開幕したばかりの時に今回の五輪の歴史的地位を評価するのは時期尚早のようでもある。だが、五輪の意義は大半が試合そのものにあるのでなく、時勢によってつくり出されるものだ。したがって、歴史の大勢によれば、現時点で今回の五輪の意義を評価しても決して筋の通らないことではない。
私は現代五輪運動をおおむね三つの段階に分けている。第一段階は紳士の時代、第二段階は政治の時代、第三段階は模糊として定かでなく、おおかた商業時代と呼んでもいいだろうが、一つの過度期であると言った方がいいかも知れない。第三段階の真のスタートは、恐らく北京五輪が起点になるだろう。それはまさにグローバル化の時代である。

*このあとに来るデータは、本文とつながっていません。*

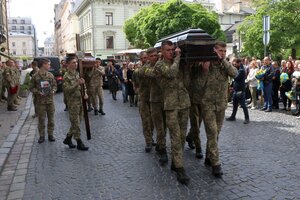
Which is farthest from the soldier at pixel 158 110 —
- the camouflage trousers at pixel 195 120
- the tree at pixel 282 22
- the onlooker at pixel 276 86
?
the tree at pixel 282 22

現代五輪運動の一つの重要な基礎となるのは、やはり西洋の歴史の長い紳士の伝統である。西洋の上流社会での子弟の教育は古来、中国とは異なる。中国では、孔子に武術を習わせることは聖賢を侮辱することとされた。一方、西洋ではソクラテスが優れた勇敢な戦士である。西洋貴族の尚武の精神は途絶えたことはない。当時、ワーテルローでナポレオンに戦勝した後、英国貴族は「この戦いは、まさにイートンカレッジのグランドで試合をする子どもたちが打ち勝ったものだ」と誇り高く語った。19世紀後半には、古代ギリシャ文化が西洋で徐々に流行していく。ジョージ・グロートの『ギリシャの歴史』やプルタルコスの『英雄伝』は、教養階層の必読であるばかりでなく、彼らが人格を養う手本でもあり、誰もがギリシャの英雄を真似るのに力を惜しまなかった。スポーツを教育の基本とするギリシャ文化は自然、西洋スポーツの発展を促した。クーベルタンが創立した現代五輪運動に、こうした尚武の精神はなかった、古代ギリシャ文化の西洋での復興はなかった、とは想像し難い。だからこそ、第一の時代の五輪運動は、いずれもアマを宗旨としていた。スポーツをするのは、完ぺきな人間になるためであって、プロの選手になるためではなかったのだ。